Furthermore, the enzymes obtained were endowed with extraordinary diversity both in their sequence and in their structure - a diversity that indicates the possibility of their ability to act on other materials in addition to xylan and cellulose.
"Automatic and reliable technology for the production of enzymes with such a high level of activity is excellent news," says Lipesh. In fact, the new method, which the scientists called CADENZ - English acronym for "combinatorial assembly and design of enzymes" - is going to revolutionize the field, and it will be possible to apply it not only to enzymes but to any family of proteins. The research team in Prof. Fleishman's laboratory is already examining the application possibilities of the method to design new and improved antibodies and to create new variations for fluorescent proteins used as markers in research laboratories.

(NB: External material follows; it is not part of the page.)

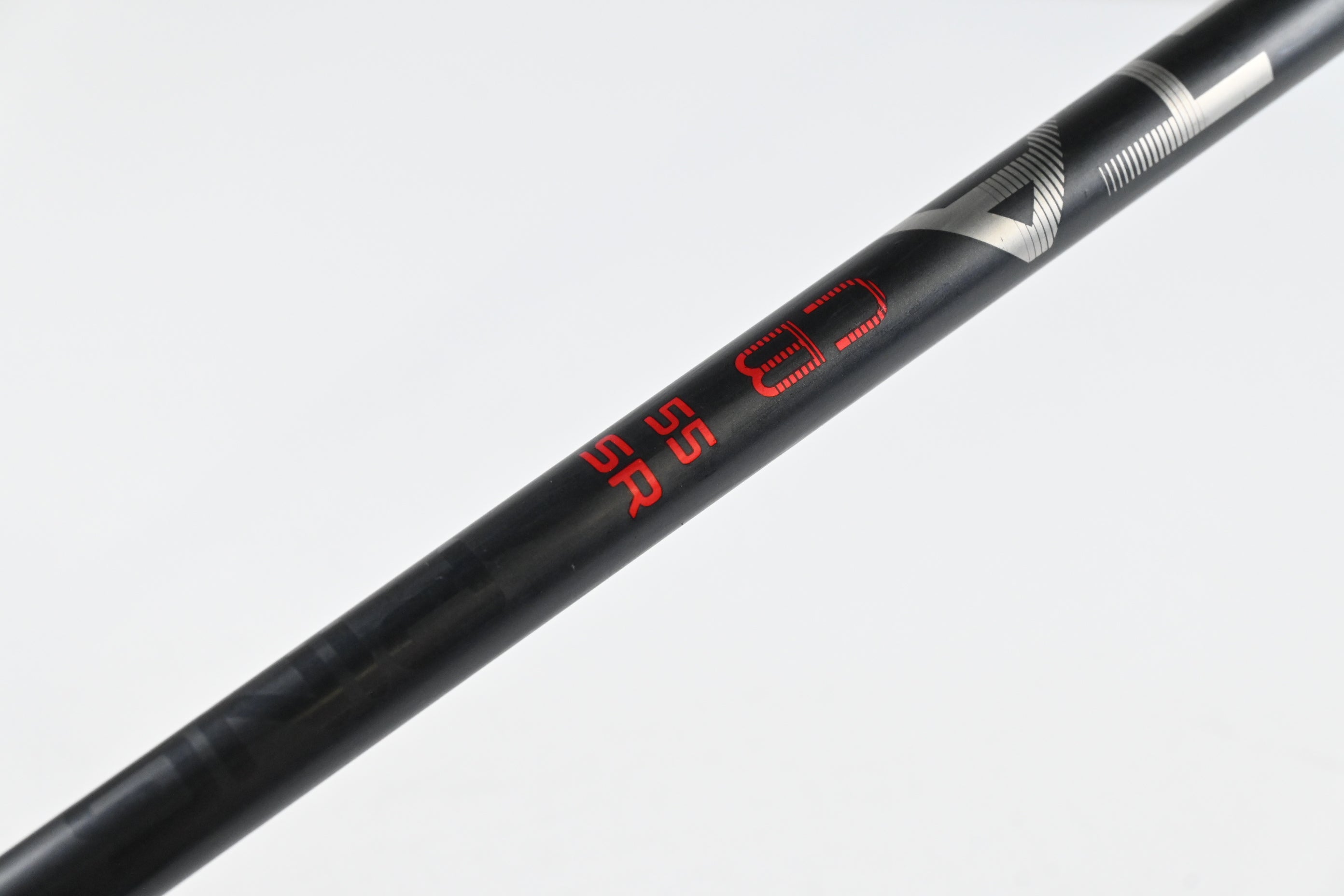 Ping G410 Plus Driver / 12 Degree / Senior Flex Ping Alta CB Red 55 Shaft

"Protein engineering is becoming a central component of the global economy and pharmaceutical industry," says Prof. Fleischman. "Our goal in the laboratory is to change the way enzymes, antibodies and other proteins are engineered - so that the process will be more efficient and reliable and pave the way for a real industrial revolution."
The research participants include Dr. Olga Khersonsky and Shlomo Yakir Hoch from the Department of Biomolecular Sciences at the Institute; Dr. Sybryn P. Schroeder and Dr. Kasper de Boer and Prof. Herman S. Overklift from the University of Leiden, Netherlands and Prof. Gideon G. Davis from the University of York, UK.